3.4.4. Implement the EU regulatory framework on biotechnology

Technological progress is one of the major driving forces behind economic growth. Increasingly, innovation is associated with the commercial exploitation of research and development results in rapidly growing areas of knowledge, such as biotechnology. In order for the EU to be able to fully exploit the potential benefits of biotechnology, while taking a careful approach to managing risks to human health and the environment, proper authorisation mechanisms have been established at EU level.

The EU regulatory framework in the field of GMO-related biotechnology is now complete. Measures set in place on the contained use and deliberate release of GMOs into the environment, [40] as well as on full traceability and labelling for GMOs and processed products for food and feed use will ensure an appropriate level of human health and environmental protection. EU implementation of the Cartagena Protocol on Biosafety regulating the transboundary movements of GMOs, which entered in force in June, will further increase health and environment protection in third countries by controlling movements of GMOs. It is hoped that the implementation of these measures will contribute to re-establishing public confidence and demonstrate that the Community authorisation procedure for the release of GMOs works as designed.

[40] Directives 98/81 and 2001/18.

However, Member States often lag behind with transposition and implementation of Community legislation in the field of GMOs. Yet, a timely and proper implementation of the EU regulatory framework is essential to demonstrate that technological progress and free trade are compatible with high standards of environment and health protection.

3.4.5. Develop a strategy on the sustainable use of pesticides

Agricultural over-production combined with increasing evidence that even low-level exposure to pesticide residues in food may contribute to health problems have led to a reassessment of EU policy in this sector. Steps will continue to be taken to minimise the health and environment risks of pesticides; improve controls on the use and distribution of pesticides; reduce the levels of harmful active substances including through substituting the most dangerous ones with safer, including non-chemicals, alternatives; encourage low-input or pesticide-free crop farming methods. Measures addressing these specific objectives will be covered by the Commission Thematic Strategy on the Sustainable use of Pesticides, [41] which is currently under preparation. [42]

[41] Commission Communication Towards a Thematic Strategy on the Sustainable Use of Pesticides, COM(2002)349 final, 1 July 2002.

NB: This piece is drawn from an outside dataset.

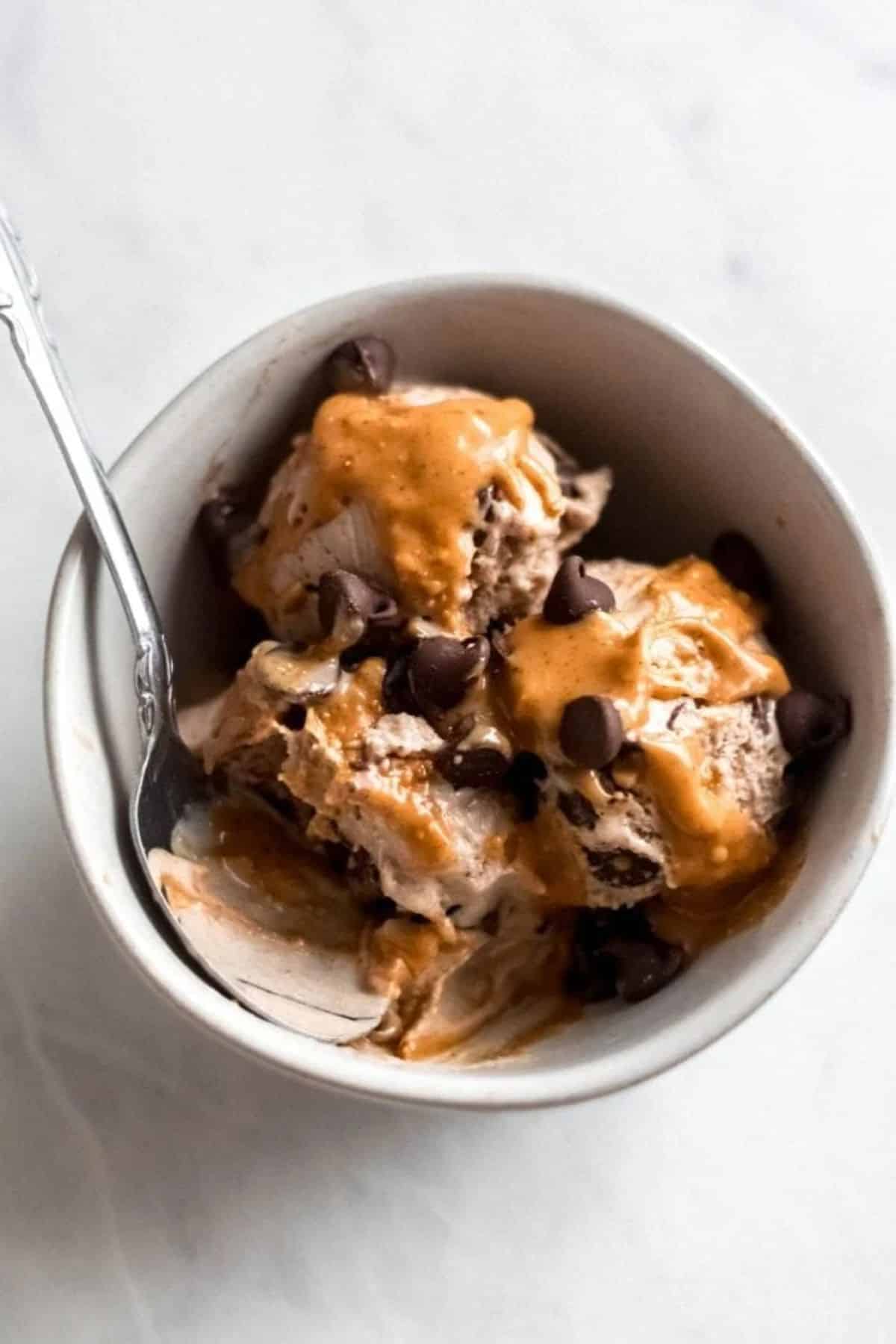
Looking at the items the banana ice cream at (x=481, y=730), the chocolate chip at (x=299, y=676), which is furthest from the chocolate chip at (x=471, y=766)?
the chocolate chip at (x=299, y=676)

[42] These measures will also be covered in the context of revisions to the plant protection acquis.

4. A renewed approach to environmental policy

EU policy responses to reverse environmentally unsustainable trends will only be effective if placed within a further renewed approach to environmental policy that focuses on integration, implementation and information. The effectiveness of the EU in enhancing the environmental component under the Lisbon strategy depends on its ability to:

- Promote an integrated approach to policy-making and give a boost to the integration of the environmental dimension into all other policy areas at EU and national levels;

- Develop a new approach to implementation ensuring, on the one hand, that the EU body of legislation is properly complied with, to bring maximum benefits to the environment, while modernising, on the other hand, the environmental regulatory framework, by, wherever appropriate, moving toward a more flexible, market-friendly, approach, fixing long term environmental targets, and making increasing use of market-based instruments.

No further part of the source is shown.